• Texto fornecido
────────────────
REVIEW · 2021-11-02
Unpacking
Vinte anos contados pelos pertences
Primeiras impressões
Tiro um bicho de pelúcia, giz de cera e um livro ilustrado de uma caixa de papelão. 1997. Coloco-os sobre a escrivaninha no quarto de uma criança. Oito mudanças se conectam para contar vinte anos sem palavras.
Não há falas. E ainda assim o que é acrescentado e o que desaparece de uma mudança para outra conta com clareza a vida da protagonista. Já na segunda cena, ela não é mais uma estranha.
Seu trabalho é abrir caixas e colocar coisas nas prateleiras. Só isso. Então por que, quando coloquei um livro infantil e veio o momento de reconhecimento — aquele livro era dela, de anos atrás —, minha mão parou?
Colocando as mecânicas em palavras
Coloque a coisa certa no lugar certo. Toalhas no armário, escova de dentes perto da pia. Sem ação, sem cronômetro, sem estado de fracasso. Um quebra-cabeça de observação e de arrumação.
O 'lugar certo' é flexível; a sua própria organização é permitida. Só itens específicos devolvem um 'não' claro. O que o jogo permite e o que não permite vai se tornando, aos poucos, o argumento que ele está propondo.
Cerca de quatro horas para terminar, três se for correndo. As quatro horas completas vêm do tempo gasto ajustando finamente as prateleiras e girando os porta-retratos só um pouquinho.
O que o torna excelente
Uma única cena — a sua própria pintura não tem lugar no quarto do seu namorado, então vai parar embaixo da cama — diz muito sobre uns vinte e poucos anos instáveis. Zero diálogo, e tanta narrativa. O jogo continua ensinando essa lição.
A Witch Beam nunca reaproveita um cômodo. Cada mudança traz um novo layout, nova iluminação, novo som. E mesmo assim a vida da pessoa segue ininterrupta. Móveis, luz, som — três ferramentas para retratar vinte anos de biografia.
E a satisfação vem desvinculada do quebra-cabeça. Colocar as coisas é agradável; a verdadeira recompensa é ler o que a sua organização implica. Não consigo pensar em outro jogo em que narrativa e feedback de operação se alinhem com tanta precisão.
────────────────
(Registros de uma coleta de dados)
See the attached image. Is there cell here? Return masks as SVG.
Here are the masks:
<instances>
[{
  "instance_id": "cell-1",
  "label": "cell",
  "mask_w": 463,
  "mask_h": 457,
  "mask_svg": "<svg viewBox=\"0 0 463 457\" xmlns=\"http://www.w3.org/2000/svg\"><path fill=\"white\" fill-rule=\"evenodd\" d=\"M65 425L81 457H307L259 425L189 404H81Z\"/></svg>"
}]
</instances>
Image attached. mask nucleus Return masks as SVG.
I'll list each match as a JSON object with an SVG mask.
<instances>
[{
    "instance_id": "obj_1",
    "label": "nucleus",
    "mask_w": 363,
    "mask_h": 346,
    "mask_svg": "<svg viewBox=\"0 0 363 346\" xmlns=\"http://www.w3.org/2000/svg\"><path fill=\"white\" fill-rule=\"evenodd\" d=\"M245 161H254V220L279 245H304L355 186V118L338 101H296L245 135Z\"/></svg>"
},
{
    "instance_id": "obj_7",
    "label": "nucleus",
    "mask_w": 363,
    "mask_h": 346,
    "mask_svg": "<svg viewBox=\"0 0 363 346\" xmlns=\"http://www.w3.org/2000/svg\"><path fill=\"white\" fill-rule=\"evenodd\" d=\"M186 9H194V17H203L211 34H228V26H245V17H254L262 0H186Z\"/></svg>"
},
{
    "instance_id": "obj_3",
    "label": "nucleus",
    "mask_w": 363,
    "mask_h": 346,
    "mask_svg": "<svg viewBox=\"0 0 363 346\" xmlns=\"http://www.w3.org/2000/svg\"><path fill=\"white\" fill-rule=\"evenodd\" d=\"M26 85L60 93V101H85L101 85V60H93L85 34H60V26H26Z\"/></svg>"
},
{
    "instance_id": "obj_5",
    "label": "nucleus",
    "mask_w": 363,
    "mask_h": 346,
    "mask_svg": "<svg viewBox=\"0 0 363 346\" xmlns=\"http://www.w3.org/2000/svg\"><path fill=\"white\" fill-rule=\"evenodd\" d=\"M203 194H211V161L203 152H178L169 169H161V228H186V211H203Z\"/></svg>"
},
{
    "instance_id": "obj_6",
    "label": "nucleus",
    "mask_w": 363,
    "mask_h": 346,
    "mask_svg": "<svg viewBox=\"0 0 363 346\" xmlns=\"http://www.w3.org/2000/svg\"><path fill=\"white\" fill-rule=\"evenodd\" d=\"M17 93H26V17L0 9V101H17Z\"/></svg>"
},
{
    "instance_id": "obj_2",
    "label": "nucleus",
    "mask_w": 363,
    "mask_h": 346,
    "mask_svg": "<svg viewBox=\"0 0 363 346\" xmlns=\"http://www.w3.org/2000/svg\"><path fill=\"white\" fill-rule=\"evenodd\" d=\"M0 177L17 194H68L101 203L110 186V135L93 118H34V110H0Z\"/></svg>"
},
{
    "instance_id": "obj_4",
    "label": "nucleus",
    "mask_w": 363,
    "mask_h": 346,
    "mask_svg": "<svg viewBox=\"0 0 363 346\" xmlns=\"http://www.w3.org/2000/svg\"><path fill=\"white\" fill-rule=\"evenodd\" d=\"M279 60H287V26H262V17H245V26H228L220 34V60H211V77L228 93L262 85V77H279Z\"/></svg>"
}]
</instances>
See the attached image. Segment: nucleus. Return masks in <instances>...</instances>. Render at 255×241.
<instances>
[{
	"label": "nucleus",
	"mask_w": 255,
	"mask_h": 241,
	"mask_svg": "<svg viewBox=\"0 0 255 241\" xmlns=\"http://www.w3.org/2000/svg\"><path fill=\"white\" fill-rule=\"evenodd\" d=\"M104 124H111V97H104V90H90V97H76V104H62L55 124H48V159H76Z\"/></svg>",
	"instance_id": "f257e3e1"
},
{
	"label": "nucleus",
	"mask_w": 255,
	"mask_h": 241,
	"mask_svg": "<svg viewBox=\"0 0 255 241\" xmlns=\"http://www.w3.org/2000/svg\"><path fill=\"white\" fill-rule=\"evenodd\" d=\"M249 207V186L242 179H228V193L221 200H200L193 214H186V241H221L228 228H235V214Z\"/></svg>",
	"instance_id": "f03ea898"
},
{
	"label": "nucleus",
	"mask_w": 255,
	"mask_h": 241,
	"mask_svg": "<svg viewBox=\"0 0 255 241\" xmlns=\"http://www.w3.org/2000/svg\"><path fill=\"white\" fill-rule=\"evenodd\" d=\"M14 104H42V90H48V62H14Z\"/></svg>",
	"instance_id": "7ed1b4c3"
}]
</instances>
────────────────
• Instruções da tarefa
Dê continuidade à resenha de Unpacking a partir do ponto em que ela termina.

• Resposta do exercício
Ofício de design
A colocação livre com rigidez seletiva é o trunfo do design. A sua interpretação e a intenção da autora se sobrepõem em um único objeto. A escova de dentes pode ir a qualquer lugar perto da pia — mas esta pintura não pode ir na parede. Argumentação por imposição, não por roteiro.
A passagem do tempo também é um ofício. Os anos nunca são exibidos. Móveis, moda, tecnologia (TVs de tubo, os primeiros iPods, laptops finos) contam a época; o jogador a decodifica. A decodificação amarra a cronologia da protagonista à memória do próprio jogador.
Se eu tivesse construído isto, teria cedido e acrescentado mais cenas. A Witch Beam escolheu oito, exatamente. Doze cenas teriam diluído a densidade e induzido uma 'fadiga de mudança'. A brevidade é contenção, e a escolha de design mais importante da obra.
A textura da dificuldade
Quatro horas, sem obstáculos. Mas cada cena pede uma respiração funda antes de abrir a caixa seguinte. Não é dificuldade de resolver; é dificuldade de absorção emocional.
Ao rever as capturas de tela do fim de cada cena, as suas próprias escolhas de organização permanecem. Não é um registro de soluções. É um registro da sua própria noção de como uma vida se parece.
Encerramento
A sua vida provavelmente tem itens que emergem das caixas e nunca chegam a encontrar um lar. Este jogo se lembra deles por você. Na linhagem de Gone Home e What Remains of Edith Finch, Unpacking extrai a emoção máxima a partir do conjunto mínimo de ferramentas mecânicas.
O que quero copiar: manter a tensão removendo toda penalidade por fracasso. Não dá para perder em Unpacking. E ainda assim você não pode jogá-lo com descuido. Essa é uma das categorias mais elevadas do design de jogos — vale a pena voltar a ela muitas vezes.